Essa política mudou depois da Guerra do Golfo, quando o governo Clinton adotou uma estratégia de "contenção dual". Forças americanas substanciais ficavam estacionadas na região para conter tanto o Irã como o Iraque, em vez de um ser usado para controlar o outro. O pai da contenção dual foi ninguém menos que Martin Indyk, o primeiro a esboçar a estratégia em maio de 1993 no Winep e quem depois a implementou como diretor do Near East and South Asian Affairs no Conselho de Segurança Nacional. Em meados da década de 1990 havia uma considerável insatisfação com a contenção dual, porque ela tornava os Estados Unidos o inimigo mortal de dois países que se odiavam, e obrigava Washington a carregar o peso de conter ambos. Mas era uma estratégia que o Lobby apoiava e trabalhava ativamente no Congresso para preservar. Pressionado pelo Aipac e por outras forças pró-Israel, Clinton endureceu a política na primavera de 1995 ao impor um embargo econômico ao Irã. Mas o Aipac e os outros queriam mais. O resultado foi o Iran and Libya Sanctions Act, de 1996, que impôs sanções a qualquer empresa estrangeira que investisse mais de US$ 40 milhões para desenvolver recursos petrolíferos no Irã ou na Líbia. Como notou na época Ze'ev Schiff, correspondente militar do Ha'aretz, "Israel é apenas um minúsculo elemento do grande esquema, mas não se deve concluir que ele não é capaz de influenciar aqueles que estão em Washington".
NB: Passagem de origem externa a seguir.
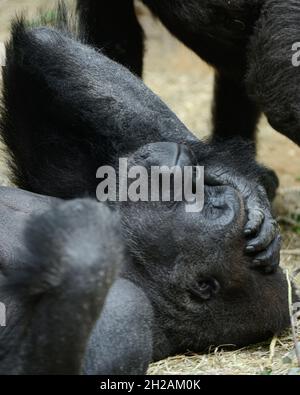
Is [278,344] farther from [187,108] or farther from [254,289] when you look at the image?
[187,108]

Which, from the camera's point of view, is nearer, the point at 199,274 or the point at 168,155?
the point at 199,274

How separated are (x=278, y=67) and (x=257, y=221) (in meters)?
0.94

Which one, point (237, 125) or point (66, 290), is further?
point (237, 125)

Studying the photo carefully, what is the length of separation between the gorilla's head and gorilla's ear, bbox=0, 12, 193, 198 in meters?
0.41

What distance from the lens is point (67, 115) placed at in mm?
3871

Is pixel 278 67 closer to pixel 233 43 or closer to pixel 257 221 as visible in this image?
pixel 233 43

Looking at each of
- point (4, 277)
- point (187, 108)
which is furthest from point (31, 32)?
point (187, 108)

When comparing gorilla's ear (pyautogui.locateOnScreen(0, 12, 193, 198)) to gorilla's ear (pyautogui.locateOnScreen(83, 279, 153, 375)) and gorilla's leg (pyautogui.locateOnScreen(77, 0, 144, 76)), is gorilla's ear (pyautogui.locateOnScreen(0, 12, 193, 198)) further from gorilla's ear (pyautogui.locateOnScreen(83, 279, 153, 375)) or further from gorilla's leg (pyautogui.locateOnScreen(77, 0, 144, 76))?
gorilla's leg (pyautogui.locateOnScreen(77, 0, 144, 76))

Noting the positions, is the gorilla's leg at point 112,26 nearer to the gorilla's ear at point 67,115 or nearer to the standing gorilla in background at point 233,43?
the standing gorilla in background at point 233,43

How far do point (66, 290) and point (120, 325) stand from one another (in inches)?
20.2

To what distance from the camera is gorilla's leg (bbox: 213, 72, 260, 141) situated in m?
5.53

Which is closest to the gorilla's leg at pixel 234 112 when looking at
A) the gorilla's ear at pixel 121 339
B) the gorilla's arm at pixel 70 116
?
the gorilla's arm at pixel 70 116

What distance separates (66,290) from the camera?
2.56 metres

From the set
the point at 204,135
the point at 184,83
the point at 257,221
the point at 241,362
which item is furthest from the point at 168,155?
the point at 184,83
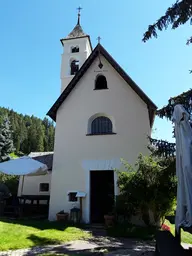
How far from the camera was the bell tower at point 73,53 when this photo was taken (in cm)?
2480

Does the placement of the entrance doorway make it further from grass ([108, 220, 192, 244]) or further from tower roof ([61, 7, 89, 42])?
tower roof ([61, 7, 89, 42])

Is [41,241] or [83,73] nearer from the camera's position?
[41,241]

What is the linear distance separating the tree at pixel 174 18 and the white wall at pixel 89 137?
18.9ft

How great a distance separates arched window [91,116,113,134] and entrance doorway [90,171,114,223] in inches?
93.5

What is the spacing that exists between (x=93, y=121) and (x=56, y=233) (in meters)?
6.92

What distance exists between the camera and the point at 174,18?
25.3 ft

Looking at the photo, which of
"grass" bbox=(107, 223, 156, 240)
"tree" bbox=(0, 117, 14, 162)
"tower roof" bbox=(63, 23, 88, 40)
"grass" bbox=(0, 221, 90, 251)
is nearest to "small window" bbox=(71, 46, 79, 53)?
"tower roof" bbox=(63, 23, 88, 40)

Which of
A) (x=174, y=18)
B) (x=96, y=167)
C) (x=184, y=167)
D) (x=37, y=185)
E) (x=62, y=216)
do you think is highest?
(x=174, y=18)

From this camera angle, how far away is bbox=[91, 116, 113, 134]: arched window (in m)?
13.7

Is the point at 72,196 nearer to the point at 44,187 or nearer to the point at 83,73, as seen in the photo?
the point at 44,187

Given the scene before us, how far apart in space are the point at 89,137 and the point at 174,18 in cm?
749

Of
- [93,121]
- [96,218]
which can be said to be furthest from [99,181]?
[93,121]

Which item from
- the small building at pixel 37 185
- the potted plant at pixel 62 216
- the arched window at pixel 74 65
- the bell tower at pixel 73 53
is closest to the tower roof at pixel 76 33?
the bell tower at pixel 73 53

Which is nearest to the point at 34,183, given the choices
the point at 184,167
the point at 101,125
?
the point at 101,125
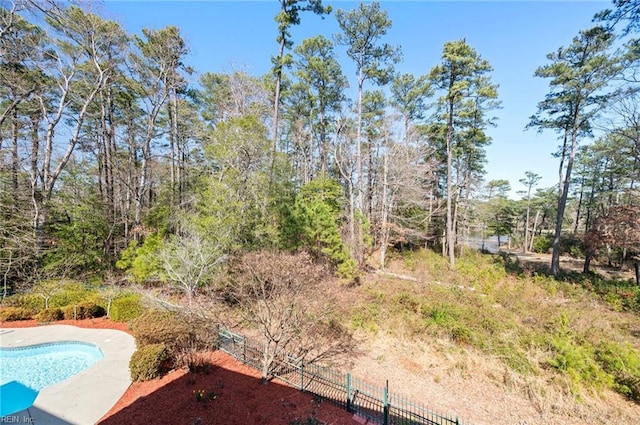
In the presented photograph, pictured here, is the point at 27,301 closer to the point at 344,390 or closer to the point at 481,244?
the point at 344,390

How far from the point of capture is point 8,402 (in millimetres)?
4828

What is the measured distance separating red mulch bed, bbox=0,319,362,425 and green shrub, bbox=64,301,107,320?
21.1 ft

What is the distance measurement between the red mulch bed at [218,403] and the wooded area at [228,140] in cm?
319

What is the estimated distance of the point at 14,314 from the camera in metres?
9.45

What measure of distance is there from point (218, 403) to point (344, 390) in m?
2.81

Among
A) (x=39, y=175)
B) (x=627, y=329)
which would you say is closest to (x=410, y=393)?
(x=627, y=329)

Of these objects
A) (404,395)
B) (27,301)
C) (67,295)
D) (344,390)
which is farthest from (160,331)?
(27,301)

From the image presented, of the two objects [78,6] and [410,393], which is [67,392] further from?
[78,6]

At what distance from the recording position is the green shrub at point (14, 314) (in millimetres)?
9281

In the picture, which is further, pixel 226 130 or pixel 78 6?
pixel 78 6

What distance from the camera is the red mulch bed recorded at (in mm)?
4738

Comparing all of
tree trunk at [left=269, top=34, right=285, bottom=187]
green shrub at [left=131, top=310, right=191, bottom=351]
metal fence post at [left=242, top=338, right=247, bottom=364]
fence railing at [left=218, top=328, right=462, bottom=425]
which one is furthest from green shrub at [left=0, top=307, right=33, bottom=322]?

No entanto, no final da década de 1990, os neoconservadores argumentavam que a contenção dual não era suficiente e que a mudança de regime no Iraque era essencial. Ao derrubar Saddam e transformar o Iraque em uma democracia, eles argumentavam, os Estados Unidos deflagrariam um processo de mudança de longo alcance em todo o Oriente Médio. A mesma linha de raciocínio era evidente no estudo "Clean Break", que os neoconservadores redigiram para Netanyahu. Em 2002, quando uma invasão do Iraque estava na ordem do dia, a transformação regional era um artigo de fé em círculos neoconservadores. Charles Krauthammer descreve esse esquema grandioso como fruto da imaginação de Natan Sharansky, mas israelenses de todo o espectro político acreditavam que derrubar Saddam alteraria o Oriente Médio em favor de Israel. Aluf Benn relatou no Ha'aretz (17 de fevereiro de 2003):

Oficiais de alto escalão das forças armadas israelenses e aqueles próximos do primeiro-ministro Ariel Sharon, como o conselheiro de Segurança Nacional Ephraim Halevy, pintam um quadro cor-de-rosa do maravilhoso futuro que Israel pode esperar depois da guerra. Eles imaginam um efeito-dominó, com a queda de Saddam Hussein seguida pela de outros inimigos de Israel [...] Com o desaparecimento desses líderes, desaparecerão o terror e as armas de destruição em massa.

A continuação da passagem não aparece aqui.